Course outline
Lesson 5: Understanding your Calibration Results
By the end of this lesson, you’ll understand:
- The typical performance Clarity expects and uses to evaluate calibration
- How to understand the long-term performance of your devices after calibration
- Seasonal changes in NO2 performance
Developing performance targets for low-cost air quality sensors is an ongoing effort across governments and academic institutions, and poses several important challenges. You can read more about the history and current state of performance target for low-cost sensors in the article here.

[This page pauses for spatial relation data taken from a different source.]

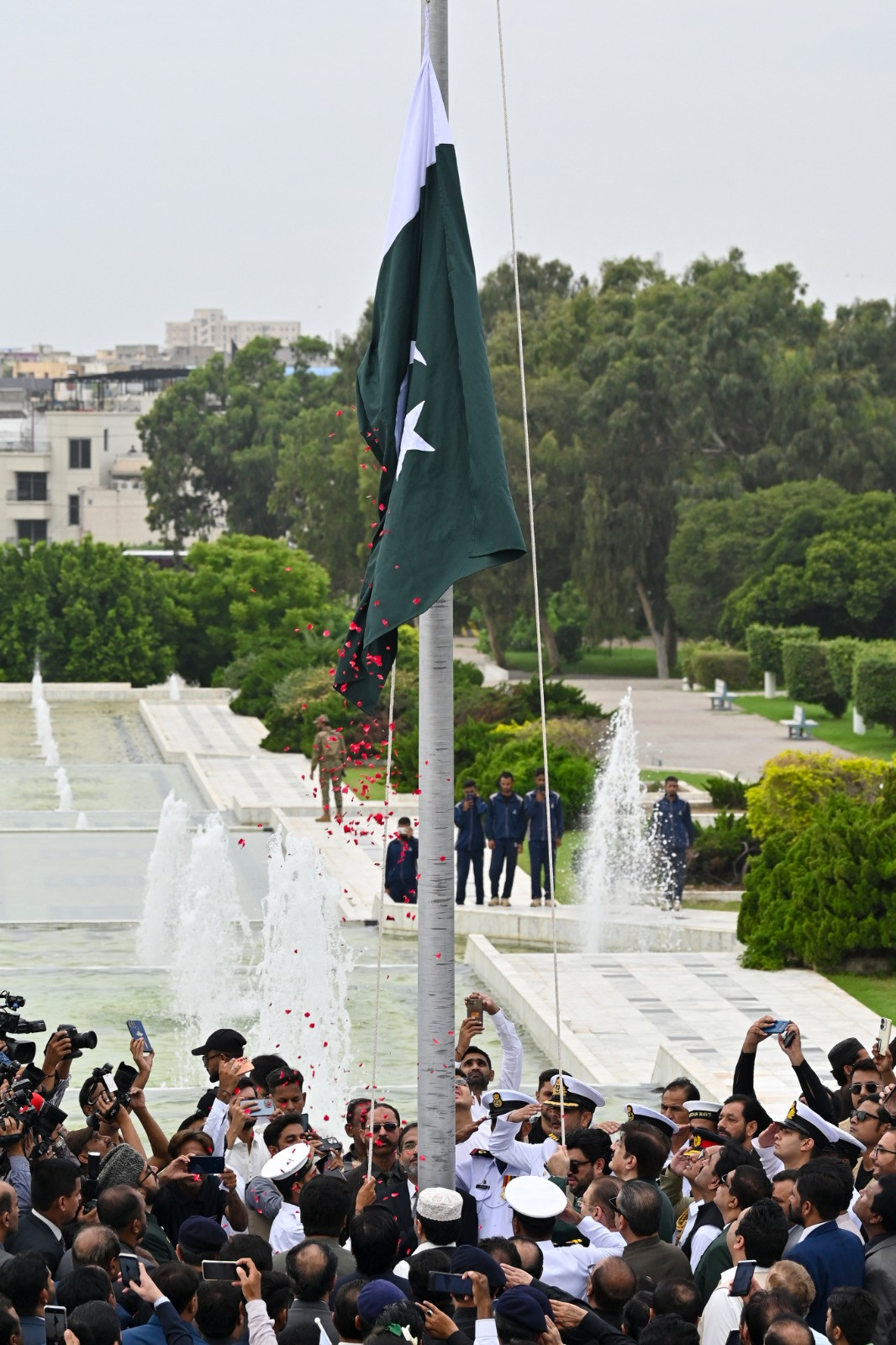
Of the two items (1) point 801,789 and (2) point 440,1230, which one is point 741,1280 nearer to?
(2) point 440,1230

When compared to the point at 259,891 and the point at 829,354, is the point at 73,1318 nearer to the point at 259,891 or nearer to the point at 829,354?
the point at 259,891

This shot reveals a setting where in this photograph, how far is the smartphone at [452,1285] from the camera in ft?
16.6

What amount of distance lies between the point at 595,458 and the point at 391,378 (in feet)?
140

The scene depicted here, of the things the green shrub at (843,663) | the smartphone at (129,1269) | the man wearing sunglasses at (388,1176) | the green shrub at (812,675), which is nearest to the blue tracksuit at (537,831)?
the man wearing sunglasses at (388,1176)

The required sensor performance varies depending on the specific use cases of the collected data, which can significantly differ from one project to another. Additionally, low-cost sensors inherently have limitations that need to be addressed. While processes like calibration can help partially overcome these limitations, there exists a tradeoff between fine-tuning the sensor's performance and managing the operational costs and complexity of air quality monitoring projects. Moreover, sensors do not perform equally well in different environments and struggle to deliver accurate results under extreme environmental conditions, and performance targets need to take this into account as well. Finally, the evaluation of sensor performance metrics is dependent on the conditions under which the tests are conducted. This dependence creates challenges in ensuring consistent and comparable evaluations across various regions and projects.

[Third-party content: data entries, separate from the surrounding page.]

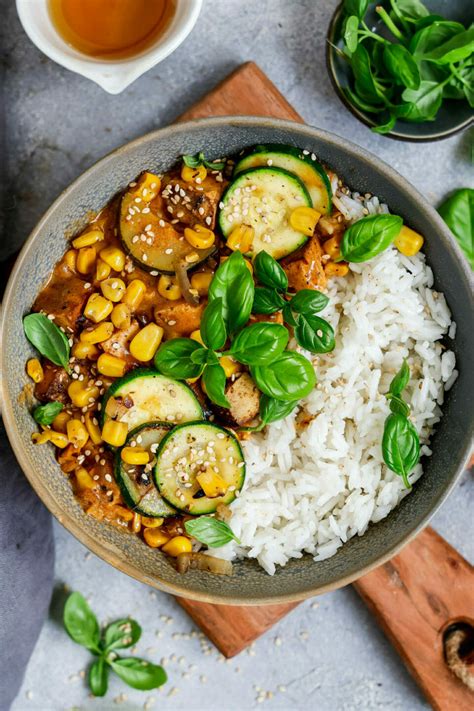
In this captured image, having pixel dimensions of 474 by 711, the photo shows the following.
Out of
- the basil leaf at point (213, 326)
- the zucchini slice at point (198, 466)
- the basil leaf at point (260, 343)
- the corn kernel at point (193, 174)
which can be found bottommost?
the zucchini slice at point (198, 466)

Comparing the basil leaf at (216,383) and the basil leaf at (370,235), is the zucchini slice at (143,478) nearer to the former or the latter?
the basil leaf at (216,383)

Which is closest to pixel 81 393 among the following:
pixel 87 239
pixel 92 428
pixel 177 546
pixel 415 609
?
pixel 92 428

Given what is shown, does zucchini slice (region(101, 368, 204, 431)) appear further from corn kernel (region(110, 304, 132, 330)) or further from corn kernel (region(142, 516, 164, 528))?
corn kernel (region(142, 516, 164, 528))

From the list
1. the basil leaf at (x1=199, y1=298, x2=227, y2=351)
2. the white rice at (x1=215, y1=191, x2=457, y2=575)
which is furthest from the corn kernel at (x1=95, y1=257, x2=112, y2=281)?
the white rice at (x1=215, y1=191, x2=457, y2=575)

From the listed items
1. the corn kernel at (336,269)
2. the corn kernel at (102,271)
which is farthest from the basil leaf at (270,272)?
the corn kernel at (102,271)

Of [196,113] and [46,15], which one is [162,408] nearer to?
[196,113]

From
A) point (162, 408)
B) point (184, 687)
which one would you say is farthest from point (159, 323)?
point (184, 687)

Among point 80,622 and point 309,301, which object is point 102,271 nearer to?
point 309,301

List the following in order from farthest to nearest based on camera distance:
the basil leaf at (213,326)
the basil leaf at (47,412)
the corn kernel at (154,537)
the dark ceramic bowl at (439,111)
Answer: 1. the dark ceramic bowl at (439,111)
2. the corn kernel at (154,537)
3. the basil leaf at (47,412)
4. the basil leaf at (213,326)
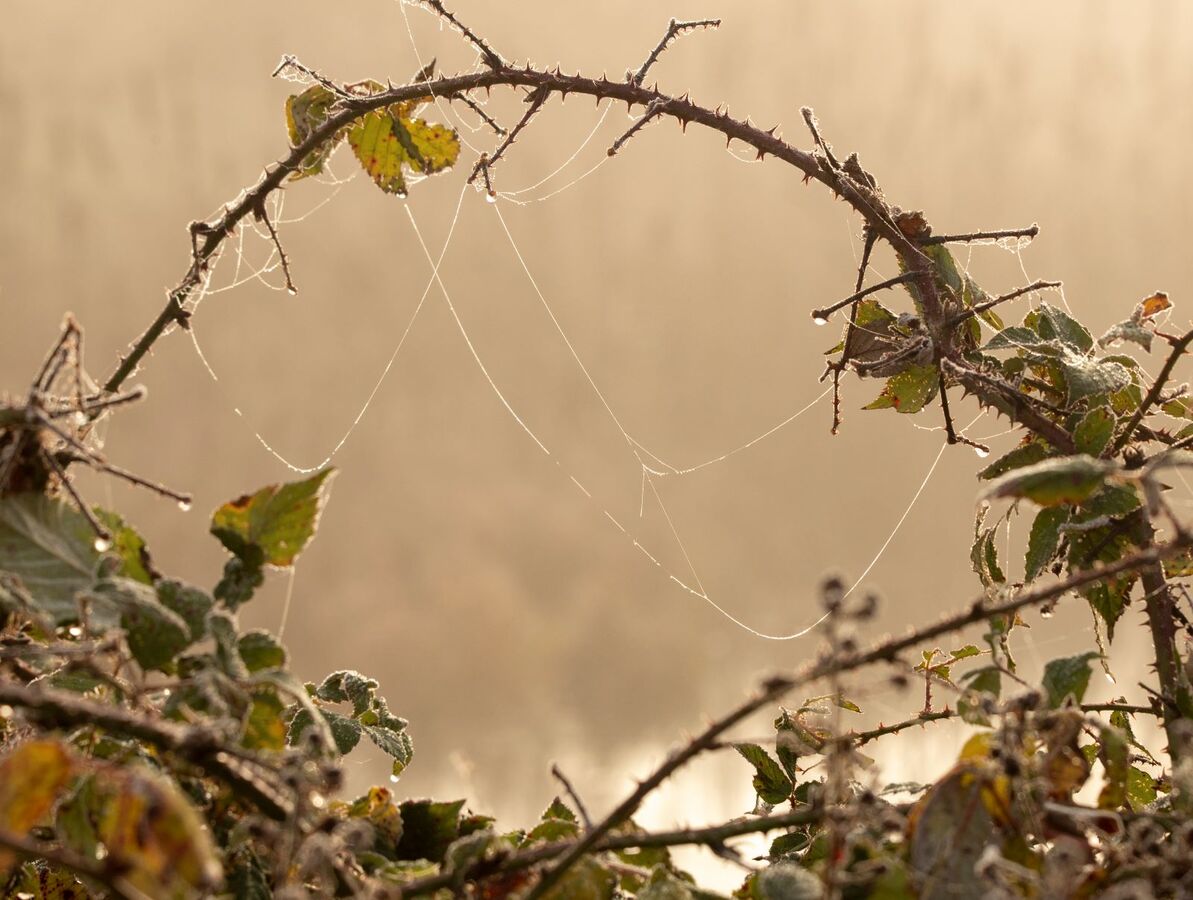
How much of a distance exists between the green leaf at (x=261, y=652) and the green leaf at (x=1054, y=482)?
56 cm

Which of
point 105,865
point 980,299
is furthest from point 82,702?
point 980,299

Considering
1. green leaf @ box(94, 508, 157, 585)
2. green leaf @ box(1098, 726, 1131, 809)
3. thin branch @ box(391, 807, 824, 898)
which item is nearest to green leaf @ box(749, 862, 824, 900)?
thin branch @ box(391, 807, 824, 898)

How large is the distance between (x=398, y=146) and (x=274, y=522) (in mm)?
1204

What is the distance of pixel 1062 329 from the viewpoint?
59.3 inches

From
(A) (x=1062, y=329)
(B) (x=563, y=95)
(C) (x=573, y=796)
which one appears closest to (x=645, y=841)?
(C) (x=573, y=796)

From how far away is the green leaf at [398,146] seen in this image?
6.24ft

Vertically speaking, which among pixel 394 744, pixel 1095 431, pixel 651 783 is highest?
pixel 1095 431

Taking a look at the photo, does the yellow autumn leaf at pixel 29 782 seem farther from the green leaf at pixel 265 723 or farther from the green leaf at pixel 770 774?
the green leaf at pixel 770 774

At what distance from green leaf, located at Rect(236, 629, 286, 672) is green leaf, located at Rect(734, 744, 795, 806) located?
101cm

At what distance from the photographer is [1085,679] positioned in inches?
36.5

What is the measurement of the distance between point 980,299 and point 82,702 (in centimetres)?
150

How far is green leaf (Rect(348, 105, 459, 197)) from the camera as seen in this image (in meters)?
1.90

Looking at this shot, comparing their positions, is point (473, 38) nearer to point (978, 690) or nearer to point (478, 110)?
point (478, 110)

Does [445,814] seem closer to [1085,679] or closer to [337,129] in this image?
[1085,679]
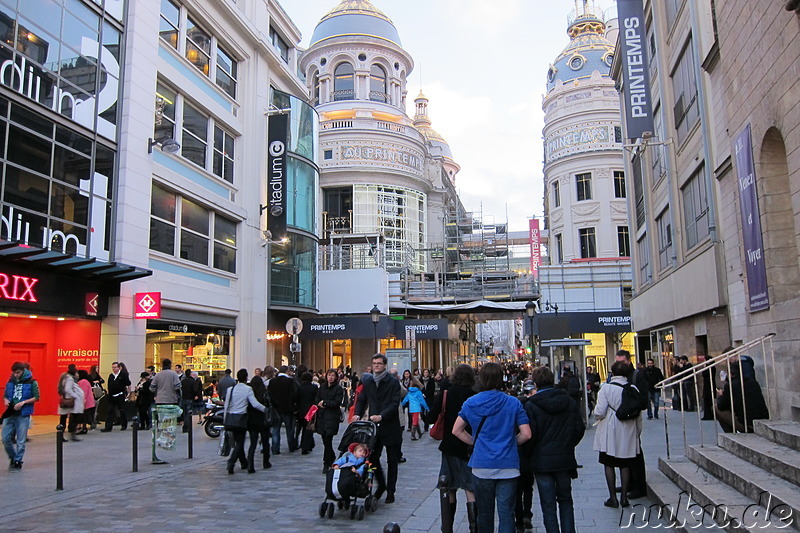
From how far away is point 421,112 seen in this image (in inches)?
3907

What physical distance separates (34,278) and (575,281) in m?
31.3

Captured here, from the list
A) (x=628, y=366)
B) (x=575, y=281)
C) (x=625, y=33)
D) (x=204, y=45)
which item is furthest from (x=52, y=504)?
(x=575, y=281)

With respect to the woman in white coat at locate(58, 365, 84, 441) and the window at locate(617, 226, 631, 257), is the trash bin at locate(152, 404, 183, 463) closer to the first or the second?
the woman in white coat at locate(58, 365, 84, 441)

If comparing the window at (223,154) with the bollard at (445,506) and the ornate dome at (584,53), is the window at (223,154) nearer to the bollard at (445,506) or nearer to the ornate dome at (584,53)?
the bollard at (445,506)

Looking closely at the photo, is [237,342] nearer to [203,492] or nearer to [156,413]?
[156,413]

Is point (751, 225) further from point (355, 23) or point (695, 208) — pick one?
point (355, 23)

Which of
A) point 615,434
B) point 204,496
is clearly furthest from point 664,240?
point 204,496

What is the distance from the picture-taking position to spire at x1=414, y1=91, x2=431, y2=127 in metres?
97.4

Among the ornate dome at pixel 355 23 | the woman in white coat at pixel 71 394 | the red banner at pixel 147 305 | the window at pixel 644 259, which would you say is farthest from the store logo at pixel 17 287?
the ornate dome at pixel 355 23

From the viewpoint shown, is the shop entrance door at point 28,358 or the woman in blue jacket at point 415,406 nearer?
the woman in blue jacket at point 415,406

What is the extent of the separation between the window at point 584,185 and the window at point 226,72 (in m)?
30.9

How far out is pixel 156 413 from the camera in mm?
12047

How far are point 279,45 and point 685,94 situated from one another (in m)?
19.3

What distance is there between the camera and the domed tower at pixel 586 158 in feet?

Due to these complexities, Clarity has taken a proactive approach by developing typical performance metrics that we use to evaluate calibration results. These typical performance metrics have been established based on our experience in the field and are designed to ensure that the data collected from the devices in real-world applications are both usable and reliable. By striving to meet these performance targets through calibration, Clarity aims to enhance the quality and accuracy of air quality measurements, thereby enabling more effective decision-making processes based on the collected data.
Typical performance metrics are shown in the table below:
R2 | RMSE | |
PM2.5 1-hour mean mass concentration | ≥ (greater than or equal to) 0.6 | ≤ (less than or equal to) 8 µg/m3 |
NO2 1-hour mean concentration | ≥ (greater than or equal to 0.5 | ≤ (less than or equal to) 10 ppb |
These statistics will be used as a benchmark by your Environmental Project Manager to determine whether the performance of your calibrated devices meets our standards. In the calibration report sent to you, you’ll be able to see the R2 and RMSE of your devices and how they measure up relative to these targets.

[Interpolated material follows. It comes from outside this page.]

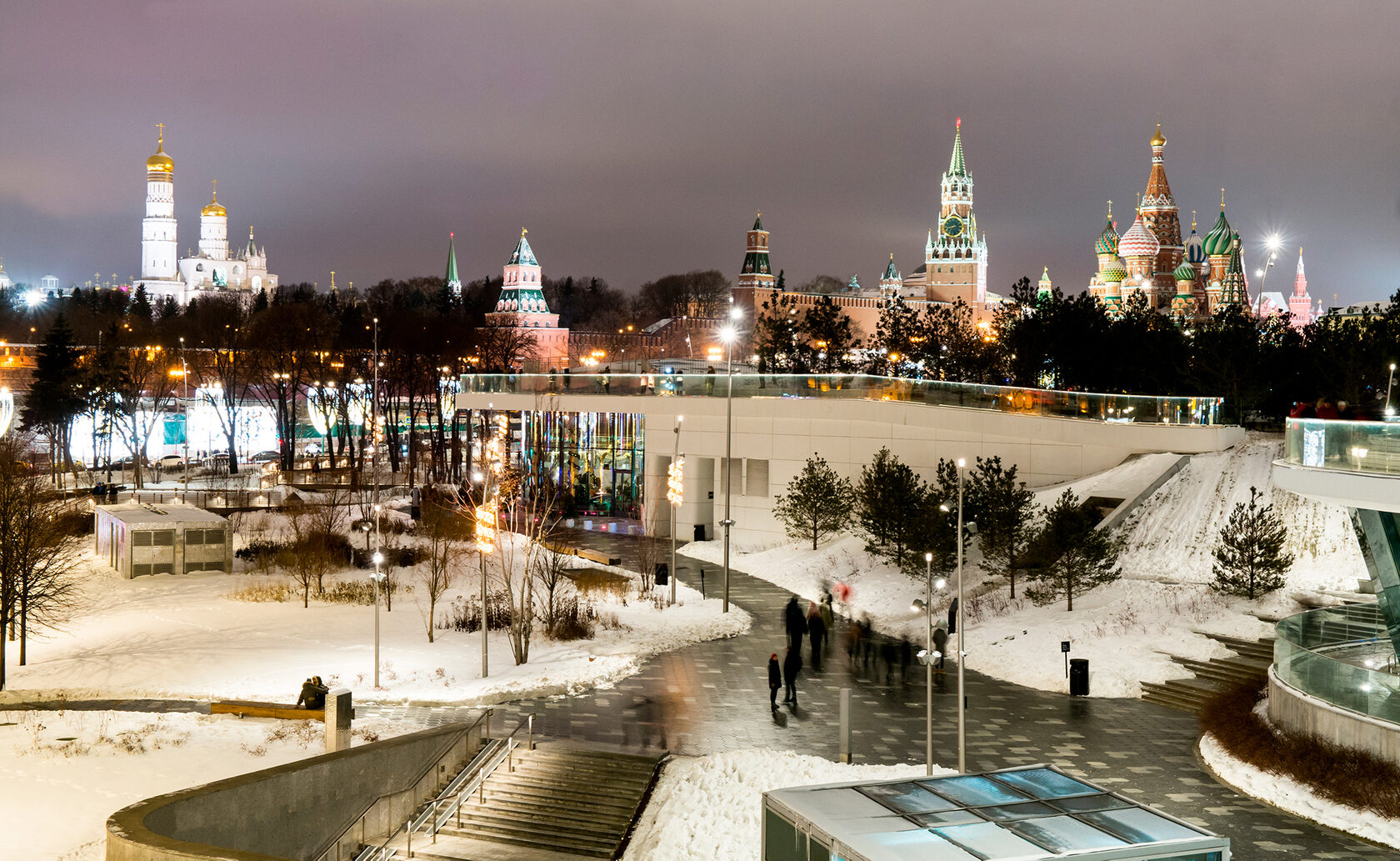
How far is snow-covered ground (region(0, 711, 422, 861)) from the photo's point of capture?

The calibration report will tell you about how your devices performed during the collocation period itself. Maintaining a long-term collocated device will help you understand performance of your devices throughout the remainder of your project.
To learn more about performance of sensors without collocation, you can read the article here.
If you want to learn more about R2, RMSE and how to interpret them together, check out the article here.
Understanding detection limits
Detection limits are important to understand as you begin interpreting your data from any air monitor. They are the levels below which the instrument stops being able to measure a given pollutant accurately. If data reported from your device falls below the detection limit, it may be appropriate to understand that measurement as ‘low’, but it would not be scientifically accurate to use the measurement itself in a given analysis.
The OPCs used inside of Clarity Node-S devices to measure PM2.5, have a detection limit of ~5 µg/m3, so it is not suitable for measuring very low ambient concentrations (0-10 µg/m3). The ECSs used to measure NO2 have a detection limit of ~10 ppb, so they cannot measure accurately in low ambient ranges of ~0-15 ppb.
So - if you know ahead of time that concentrations in your project area regularly fall below these thresholds, it may be difficult to get useful data out of the Clarity Node-S. If you were to measure concentrations below 10 µg/m3 PM2.5 or 15 ppb NO2, you would be able to confidently say that those measurements were, in fact, low and likely truly below those levels. However, you would not be able to confidently report the true concentration. You could not say, for example, that one device measured 8 µg/m3 while another measured 5 µg/m3.
Understanding long-term performance of your devices
The calibration report tells you how your devices performed during collocation, but how about long-term performance once the devices are in the field?
The calibration performance metrics are expected to hold true as long as the sensors are operated within the same environmental and pollutant composition conditions that were experienced during calibration.
PM performance often remains stable over time, unless there is a change in the particle composition (e.g. seasonal crop burning, periodic wind-blown dust, etc). That means that in many cases the performance seen during your collocation period and presented in your calibration report will be representative of the long-term performance of your devices.
NO2 performance, in contrast, may vary throughout the year, especially if the environmental conditions at the project site diverge from the calibration conditions. When your devices are experiencing similar temperature and relative humidity conditions as when you collocated them, you can expect that they will perform similarly to the performance seen during the collocation period and presented in your calibration report. As you move to different seasons, with different temperature and relative humidity ranges, the performance will shift. In general, NO2 sensors perform poorly in hot and dry conditions, so in many regions, a dip in performance is expected in the summer months. If you have a permanently collocated device, you can use that device to understand how the performance of the whole network varies throughout the year. Learn more about how to check the performance of a collocated device here.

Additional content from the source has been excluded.